India’s stent stunts: Will Meril succeed where Abbott failed?

The management at Meril Life Sciences knew the risks but rolled the dice anyway.

In 2013, the stent manufacturer based in Vapi, Gujarat launched its most ambitious research program yet. A new type of stent—a wafer-thin metal mesh scaffold that props open clogged arteries—had come into the market and was being hailed globally as a breakthrough in treating coronary heart disease.

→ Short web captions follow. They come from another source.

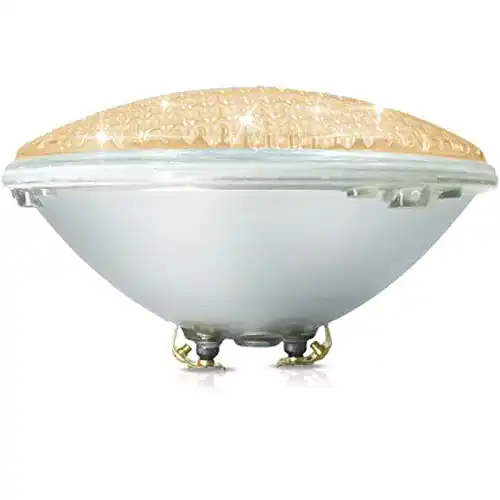 Poolbeleuchtung COOLWEST 36W LED Warmweiß, 12V AC/DC IP68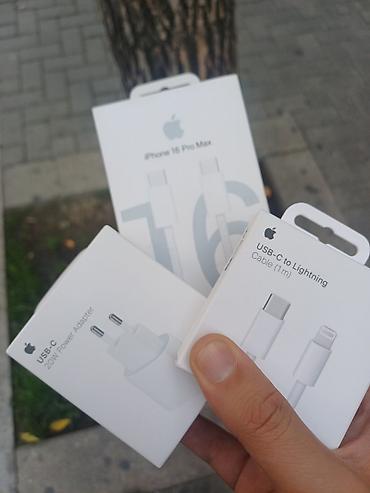 iphone 13 pro original adapter: Simsiz şarj cihazı Apple, 20 Vt, Yeni — 1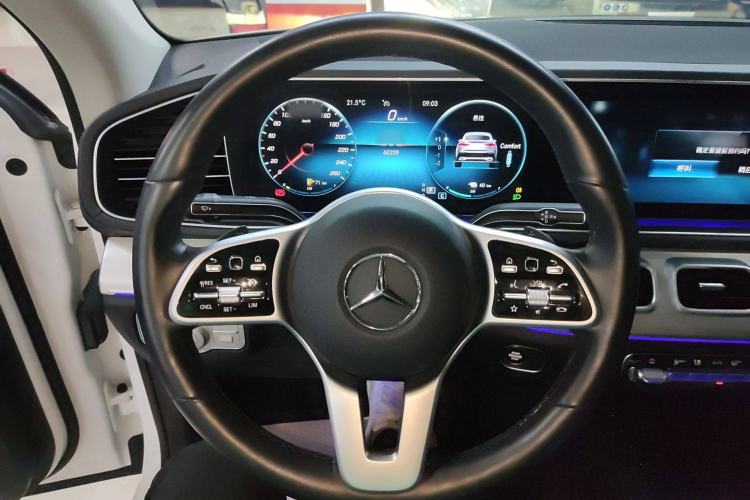 Used Mercedes-Benz GLE New Energy 2021 GLE 350 e 4MATIC Coupe SUV Steering Wheel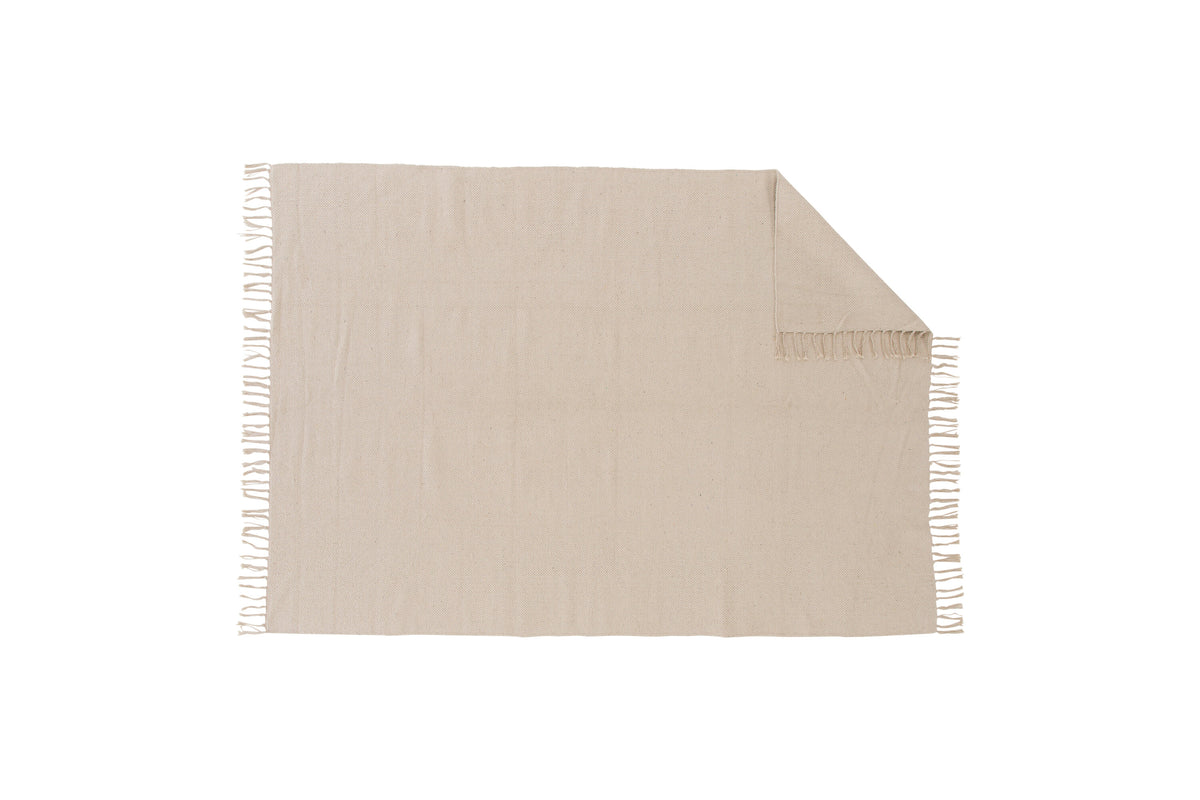 Panipat bomullsmatta 300 x 200 cm – sidovy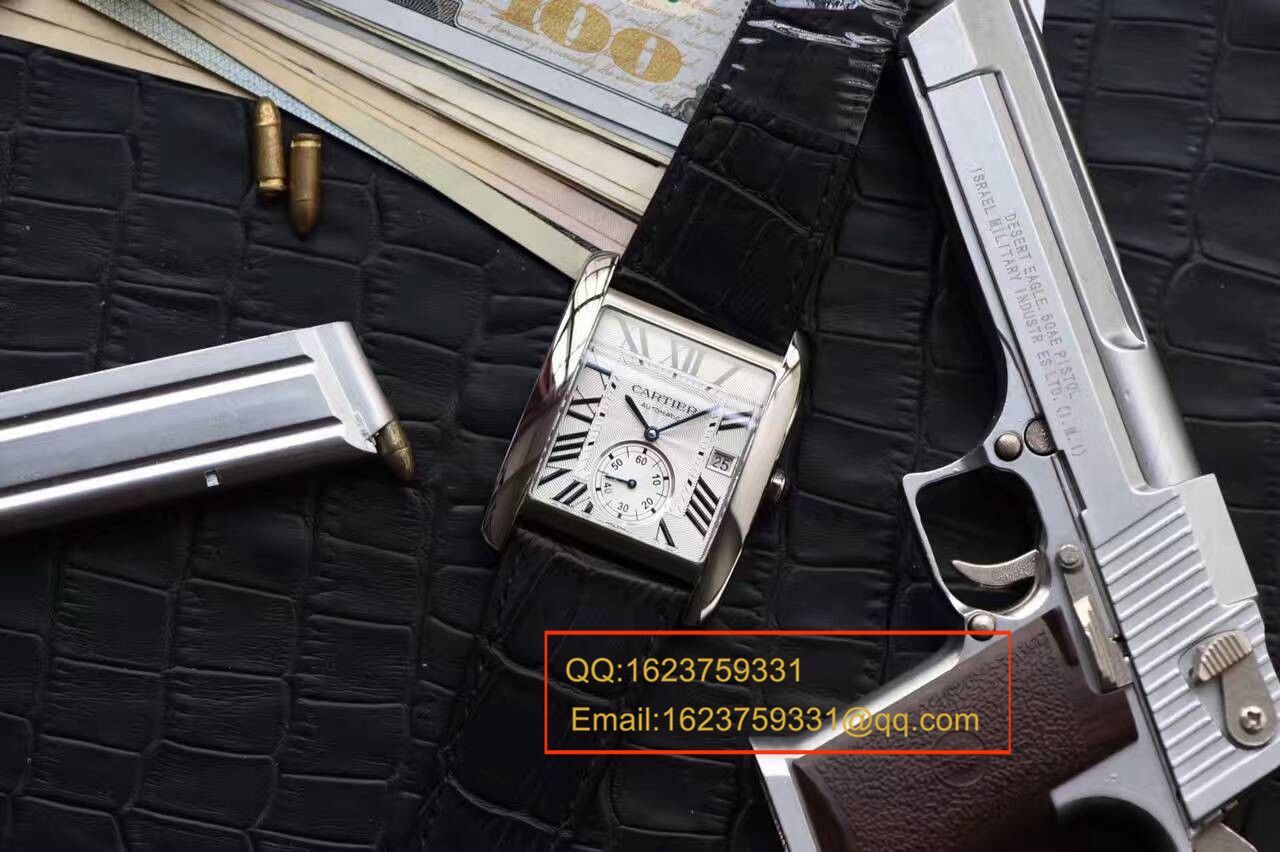【独家 Video analysis JF Perfect  Copy  Watches 】 Cartier  坦克系列TANK MC系列W5330003男表 / KAG020A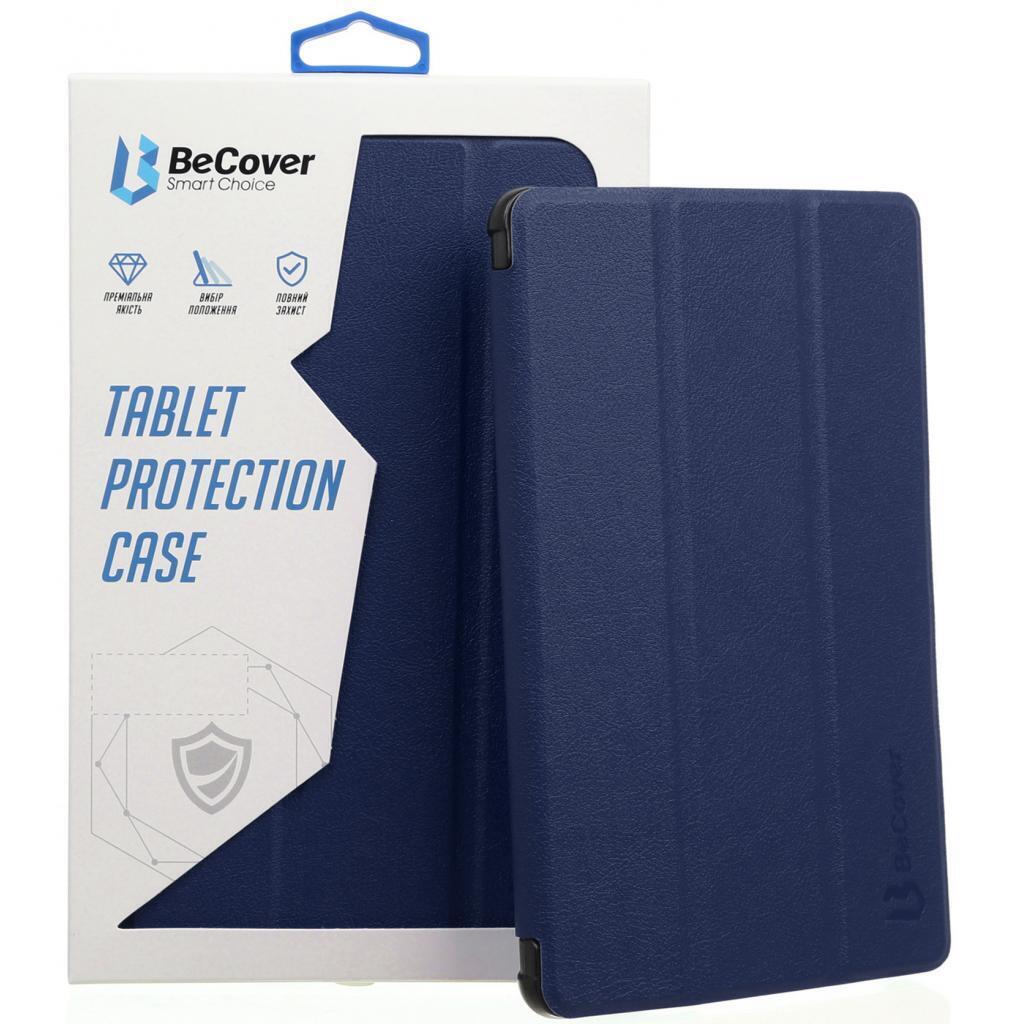 Чехол-книжка BeCover Smart для Samsung Galaxy Tab S7+ SM-T970/SM-T975 Deep Blue (705226) фото1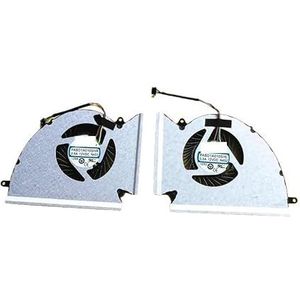 CPU GPU-koelventilator voor MSI GP76 GE76 WE76 PABD1A010SHL N451 N452(CPU GPU FAN)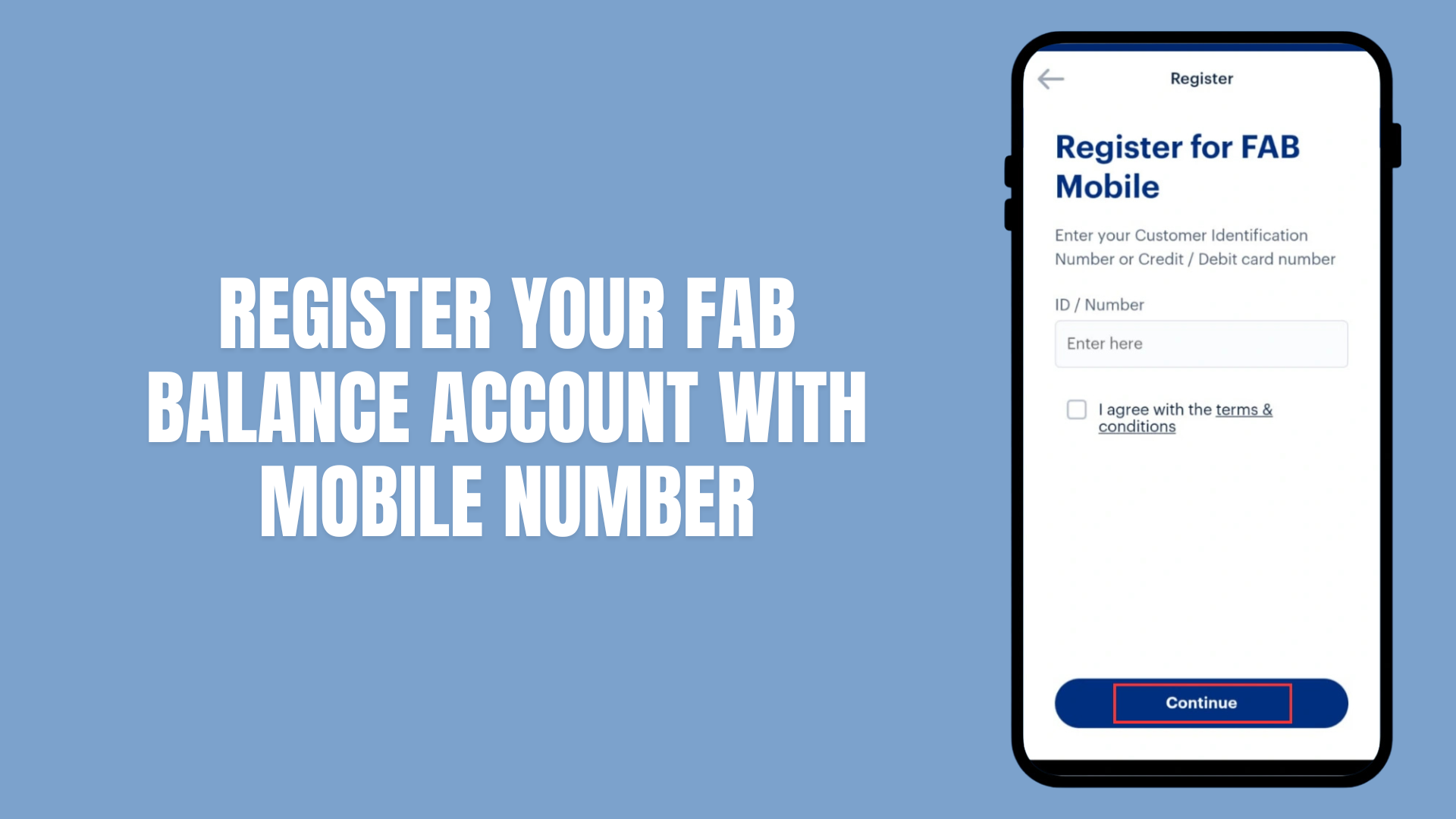 Register-Your-FAB-Balance-Account-with-Mobile-number
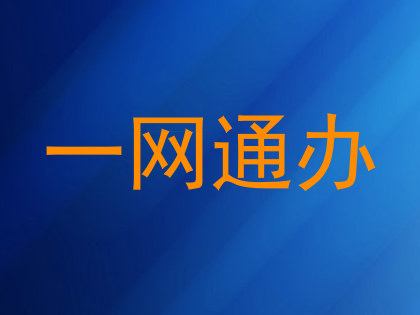 一网通办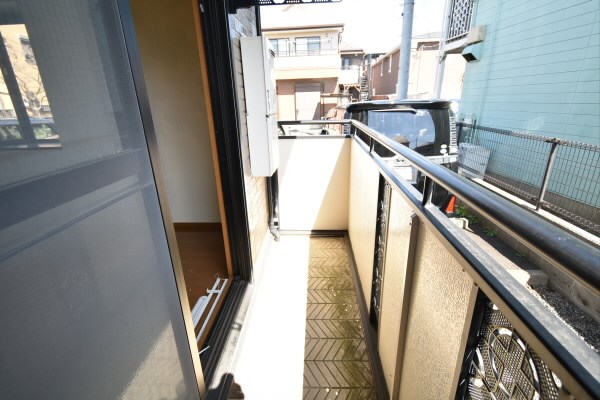 東京都調布市飛田給１丁目 ベランダ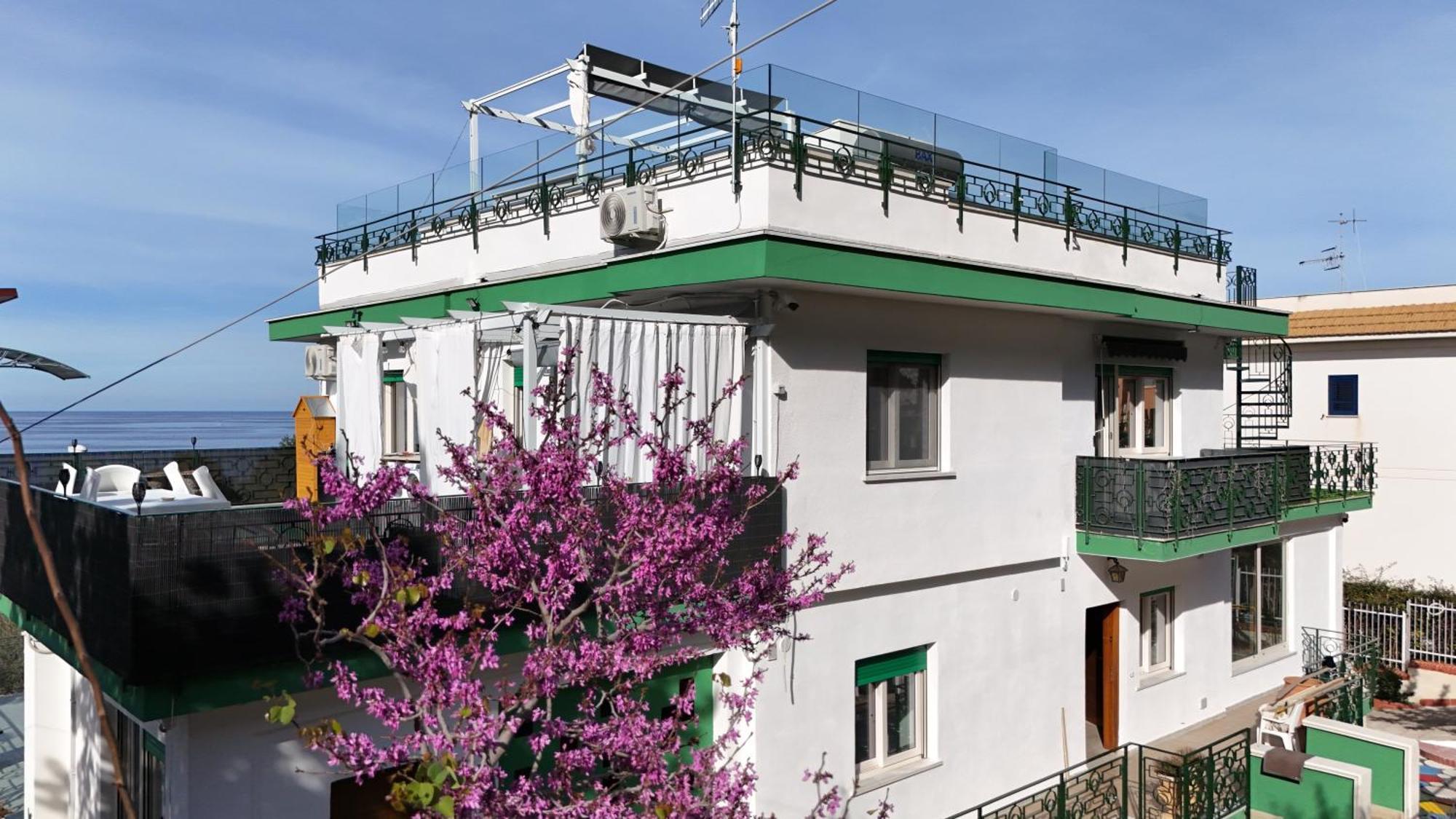 Mondello Luxury Apartment Palermo Kültér fotó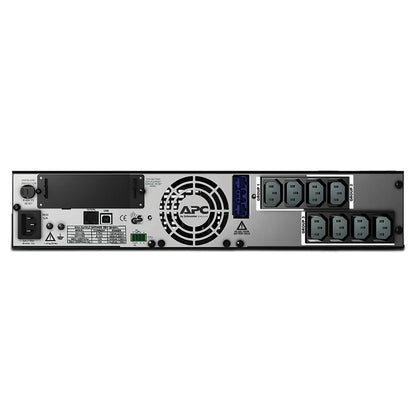 APC Smart-UPS X, Line Interactive, 1500VA, Rack/tower convertible 2U, 230V, 8x C13 IEC, SmartSlot... - Image 2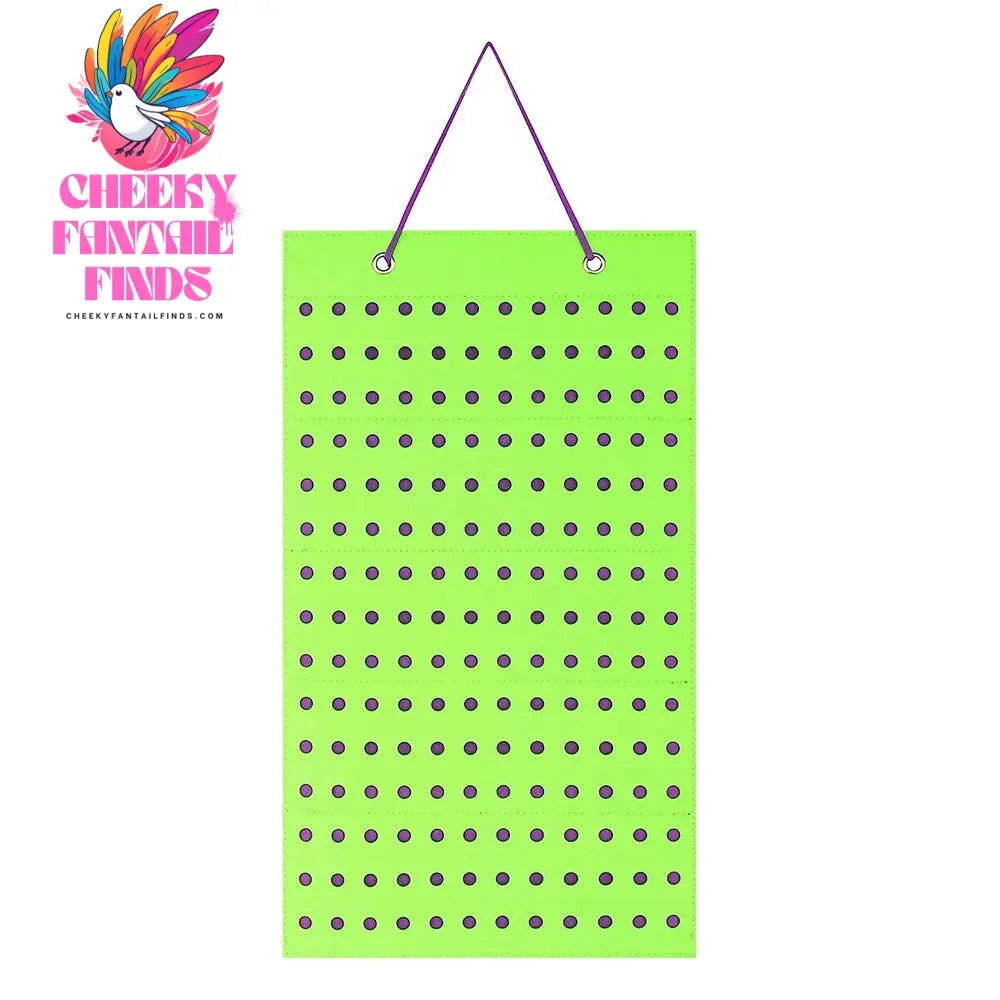 Shoes Charms Display Shoe Charms Organizer With 180 Holes Badge Storage Hanging Holder Shoe Decor Storage Bag Jewelry Display Cheeky Fantail Finds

The requirement of the new version

The USP of this stent, called “Absorb” and manufactured by Abbott Laboratories in Illinois, was that it would disappear in approximately three years, returning the blood vessel to a near-native state.

A disappearing stent, if you will. Abbott launched Absorb in India in Dec 2012, more than three years before the US approved it for sale.

Merril’s management wanted to produce its own version, but cheaper than Abbott’s Rs 1.95 lakh-device ($2,684). By 2017, they had developed “MeRes100”. Indian regulators soon approved it for sale. Merril claims it invested between Rs 150 and 200 crore ($21 to 27.5 million). It saw a big market—tens of millions of Indians die from cardiovascular disease every year and more than half a million people get stents. Even if Meril supplied a fraction of those people with its high-end device, it would laugh all the way to the bank.

But MeRes100 never launched in India.

Instead, the device got caught in a perfect storm of bad publicity and regulation. Rumors about Abbott’s Absorb having some risk of heart attack, thrombosis (blood clot) and death in patients surfaced, tainting MeRes100 by extension. In Sept 2017, Abbott pulled Absorb from the market.

Reporting to the US regulators

More than 500 injuries and deaths related to the device have been reported to US regulators. “There is a kind of atmosphere that’s been created because of Absorb that [MeRes100] will not work,” said Gautam Tripathy, national sales head at Meril. At the same time, Indian regulators capped stent prices at Rs 29,600, eating into Meril’s potential profits.

Meril claims it has succeeded where Abbott failed. That’d be remarkable; Meril’s revenue last year was $40 million (Rs 288 crore), 1/700th of Abbott’s $28 billion (Rs 2 lakh crore). And the company has yet to prove that MeRes100 is any better than existing stents, experts say.

In the wake of Abbott’s failure, Meril needs to up its scrutiny and follow hundreds of patients for multiple years before saying with confidence that its device is better than existing stents. That’d be the standard for approval in the US. And that’d cost hundreds of crores of rupees, money that few Indian device manufacturers have in their R&D budgets.

In fact, the economics of clinical trials makes such little sense for Indian companies that it was only the past weekend—more than 22 years after the development of the first Indian stent—that a domestic stent maker, Sahajanand Medical Technologies, completed a clinical trial that’s truly comparable to ones by multinationals like Abbott.

Meril has asked regulators for a price cap exemption so it can earn revenue and invest in readying MeRes100 for better-regulated markets. But if an exemption is granted, Indian patients might get implanted with an unproven device whose cousin failed spectacularly.

The Absorb Saga

Indian medical device companies make money by staying cheap. There are four ways to go about this: put in fewer features, invest less in R&D, maintain economies of scale or lower the labor cost.

Stent manufacturing is almost entirely automated, leaving little room to save on labor. Indian companies move less volume than major global players like Abbott, so it is challenging to achieve economies of scale. Their products tend to be well-featured. That leaves the fourth option. Companies invest less in R&D and their innovations tend to be incremental, not breakthrough.

Meril’s MeRes100 was built on the back of Abbott. Imagine a clogged blood vessel. To open it up, a doctor would perform an angioplasty and insert a tiny stent into the artery to prop it open. Stents are typically made of metal and once implanted, they will remain in the blood vessel for life.

The patient’s vessel never really gets back to normal, pulsating and constricting as a native one would. So, in 2003, Abbott began developing stents made of polymer that’d disappear after controlling the blockage. Following a successful clinical trial in 101 patients, Abbott received European approval in 2011. It began selling the stents in Europe in 2012. By December, Absorb had made its way into India.